*Task brief*
Copy out all of the material below, putting "plaster ceiling" wherever "textured ceiling" occurs and changing nothing else.
-------- Items
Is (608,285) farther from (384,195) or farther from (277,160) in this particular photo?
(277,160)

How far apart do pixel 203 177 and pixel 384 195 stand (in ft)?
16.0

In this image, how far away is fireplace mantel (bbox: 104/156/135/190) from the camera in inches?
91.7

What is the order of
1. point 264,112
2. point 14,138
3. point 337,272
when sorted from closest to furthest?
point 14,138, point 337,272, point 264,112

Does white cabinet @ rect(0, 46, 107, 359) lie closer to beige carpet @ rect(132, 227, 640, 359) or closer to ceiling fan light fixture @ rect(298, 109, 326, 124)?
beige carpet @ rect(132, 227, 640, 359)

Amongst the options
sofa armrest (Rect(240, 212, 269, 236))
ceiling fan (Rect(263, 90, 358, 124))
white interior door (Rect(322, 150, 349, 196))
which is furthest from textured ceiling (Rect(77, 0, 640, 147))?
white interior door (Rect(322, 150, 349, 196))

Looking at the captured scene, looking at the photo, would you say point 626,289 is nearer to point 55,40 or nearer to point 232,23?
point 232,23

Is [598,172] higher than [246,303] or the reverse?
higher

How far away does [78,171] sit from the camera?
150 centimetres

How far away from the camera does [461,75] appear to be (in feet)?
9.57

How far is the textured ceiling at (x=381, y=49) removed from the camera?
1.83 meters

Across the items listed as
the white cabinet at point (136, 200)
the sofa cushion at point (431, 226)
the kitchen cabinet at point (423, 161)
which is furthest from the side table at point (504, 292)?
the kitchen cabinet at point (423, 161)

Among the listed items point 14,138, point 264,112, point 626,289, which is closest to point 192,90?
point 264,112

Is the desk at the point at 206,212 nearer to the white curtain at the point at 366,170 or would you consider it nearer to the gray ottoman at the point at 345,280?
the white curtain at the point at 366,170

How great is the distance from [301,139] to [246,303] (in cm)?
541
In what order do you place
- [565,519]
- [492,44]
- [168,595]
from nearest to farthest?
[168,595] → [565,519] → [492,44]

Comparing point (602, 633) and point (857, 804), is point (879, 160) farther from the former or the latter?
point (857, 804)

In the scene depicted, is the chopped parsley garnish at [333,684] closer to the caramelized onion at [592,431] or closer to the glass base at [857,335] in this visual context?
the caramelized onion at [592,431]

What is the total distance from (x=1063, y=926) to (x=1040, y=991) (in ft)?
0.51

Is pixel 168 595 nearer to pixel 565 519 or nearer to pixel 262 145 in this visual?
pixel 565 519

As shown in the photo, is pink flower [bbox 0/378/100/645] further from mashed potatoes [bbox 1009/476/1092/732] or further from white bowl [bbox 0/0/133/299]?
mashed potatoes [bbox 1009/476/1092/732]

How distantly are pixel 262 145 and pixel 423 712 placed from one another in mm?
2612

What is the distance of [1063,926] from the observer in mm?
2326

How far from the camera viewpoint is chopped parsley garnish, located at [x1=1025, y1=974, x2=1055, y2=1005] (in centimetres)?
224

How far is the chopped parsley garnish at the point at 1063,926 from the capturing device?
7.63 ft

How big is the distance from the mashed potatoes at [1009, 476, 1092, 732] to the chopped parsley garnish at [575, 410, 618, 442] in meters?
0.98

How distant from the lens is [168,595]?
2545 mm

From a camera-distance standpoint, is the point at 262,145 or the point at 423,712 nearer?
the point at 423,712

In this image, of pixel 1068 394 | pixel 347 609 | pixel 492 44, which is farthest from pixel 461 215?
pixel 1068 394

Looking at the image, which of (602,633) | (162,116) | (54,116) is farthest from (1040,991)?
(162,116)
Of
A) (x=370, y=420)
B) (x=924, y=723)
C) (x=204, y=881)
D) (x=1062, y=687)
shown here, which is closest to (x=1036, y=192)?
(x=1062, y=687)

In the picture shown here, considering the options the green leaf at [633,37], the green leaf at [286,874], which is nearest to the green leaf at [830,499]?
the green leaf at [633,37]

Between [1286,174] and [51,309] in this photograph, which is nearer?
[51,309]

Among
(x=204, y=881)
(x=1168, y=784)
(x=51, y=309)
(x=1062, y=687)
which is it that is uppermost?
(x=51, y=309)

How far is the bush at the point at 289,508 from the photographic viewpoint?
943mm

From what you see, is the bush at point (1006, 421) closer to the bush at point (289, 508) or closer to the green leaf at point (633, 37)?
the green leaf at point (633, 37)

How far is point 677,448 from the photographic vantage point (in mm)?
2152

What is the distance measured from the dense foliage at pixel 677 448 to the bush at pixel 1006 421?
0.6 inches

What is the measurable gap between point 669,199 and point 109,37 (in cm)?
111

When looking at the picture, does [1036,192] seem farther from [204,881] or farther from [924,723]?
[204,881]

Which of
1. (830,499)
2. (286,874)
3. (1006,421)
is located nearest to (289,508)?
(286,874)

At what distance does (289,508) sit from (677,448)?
----------------
*Answer for the task*
Is (608,285) farther from (384,195) or farther from (277,160) in this particular photo?
(277,160)

How far apart do pixel 203 177 and pixel 384 195 stand (in ft)?
16.0

In this image, how far away is fireplace mantel (bbox: 104/156/135/190) from the camera in inches?
91.7

What is the order of
1. point 264,112
2. point 14,138
3. point 337,272
when sorted from closest to furthest?
point 14,138, point 337,272, point 264,112

Does white cabinet @ rect(0, 46, 107, 359) lie closer to beige carpet @ rect(132, 227, 640, 359) or closer to ceiling fan light fixture @ rect(298, 109, 326, 124)?
beige carpet @ rect(132, 227, 640, 359)

Amongst the options
sofa armrest (Rect(240, 212, 269, 236))
ceiling fan (Rect(263, 90, 358, 124))
white interior door (Rect(322, 150, 349, 196))
which is furthest from plaster ceiling (Rect(77, 0, 640, 147))?
white interior door (Rect(322, 150, 349, 196))

Looking at the captured scene, looking at the photo, would you say point 626,289 is nearer to point 55,40 or nearer to point 232,23?
point 232,23

Is [598,172] higher than [246,303] or the reverse?
higher

How far away does [78,171] sit from the camera?
150 centimetres

How far away from the camera does [461,75] appear to be (in feet)?
9.57

How far is the plaster ceiling at (x=381, y=49) removed from the camera?
1.83 meters

Across the items listed as
the white cabinet at point (136, 200)
the sofa cushion at point (431, 226)
the kitchen cabinet at point (423, 161)
which is furthest from the side table at point (504, 292)?
the kitchen cabinet at point (423, 161)

Among the listed items point 14,138, point 264,112, point 626,289, which is closest to point 192,90?
point 264,112

Is the desk at the point at 206,212 nearer to the white curtain at the point at 366,170 or would you consider it nearer to the gray ottoman at the point at 345,280?
the white curtain at the point at 366,170

How great is the distance from [301,139] to [246,303] (in cm)?
541
In what order do you place
- [565,519]
- [492,44]
- [168,595]
from nearest to farthest?
[168,595] → [565,519] → [492,44]

Comparing point (602, 633) and point (857, 804), is point (879, 160) farther from the former or the latter?
point (857, 804)

In the scene depicted, is the chopped parsley garnish at [333,684] closer to the caramelized onion at [592,431] or closer to the glass base at [857,335] in this visual context?
the caramelized onion at [592,431]

What is the total distance from (x=1063, y=926) to (x=1040, y=991) (in ft)?
0.51

Is pixel 168 595 nearer to pixel 565 519 or nearer to pixel 262 145 in this visual?
pixel 565 519

As shown in the photo, is pink flower [bbox 0/378/100/645] further from mashed potatoes [bbox 1009/476/1092/732] or further from white bowl [bbox 0/0/133/299]?
mashed potatoes [bbox 1009/476/1092/732]

How distantly are pixel 262 145 and pixel 423 712 placed from one another in mm?
2612

What is the distance of [1063,926] from the observer in mm?
2326

How far from the camera viewpoint is chopped parsley garnish, located at [x1=1025, y1=974, x2=1055, y2=1005] (in centimetres)?
224

How far is the chopped parsley garnish at the point at 1063,926 from the capturing device?
7.63 ft

How big is the distance from the mashed potatoes at [1009, 476, 1092, 732] to the chopped parsley garnish at [575, 410, 618, 442] in meters?
0.98

How distant from the lens is [168,595]?
2545 mm

From a camera-distance standpoint, is the point at 262,145 or the point at 423,712 nearer?
the point at 423,712

In this image, of pixel 1068 394 | pixel 347 609 | pixel 492 44, which is farthest from pixel 461 215?
pixel 1068 394

Looking at the image, which of (602,633) | (162,116) | (54,116) is farthest from (1040,991)?
(162,116)
Of
A) (x=370, y=420)
B) (x=924, y=723)
C) (x=204, y=881)
D) (x=1062, y=687)
shown here, which is closest to (x=1036, y=192)?
(x=1062, y=687)

In the picture shown here, considering the options the green leaf at [633,37], the green leaf at [286,874], which is nearest to the green leaf at [830,499]?
the green leaf at [633,37]

Between [1286,174] and [51,309] in this photograph, which is nearer?
[51,309]

Among
(x=204, y=881)
(x=1168, y=784)
(x=51, y=309)
(x=1062, y=687)
which is it that is uppermost?
(x=51, y=309)

How far is the bush at the point at 289,508 from the photographic viewpoint?
943mm

From what you see, is the bush at point (1006, 421) closer to the bush at point (289, 508) or closer to the green leaf at point (633, 37)?
the green leaf at point (633, 37)

How far is point 677,448 from the photographic vantage point (in mm)?
2152

What is the distance measured from the dense foliage at pixel 677 448 to the bush at pixel 1006 421?
0.6 inches

What is the measurable gap between point 669,199 and point 109,37 (in cm)?
111

When looking at the picture, does [1036,192] seem farther from [204,881] or farther from [924,723]?
[204,881]

Which of
1. (830,499)
2. (286,874)
3. (1006,421)
is located nearest to (289,508)?
(286,874)

At what distance does (289,508) sit from (677,448)?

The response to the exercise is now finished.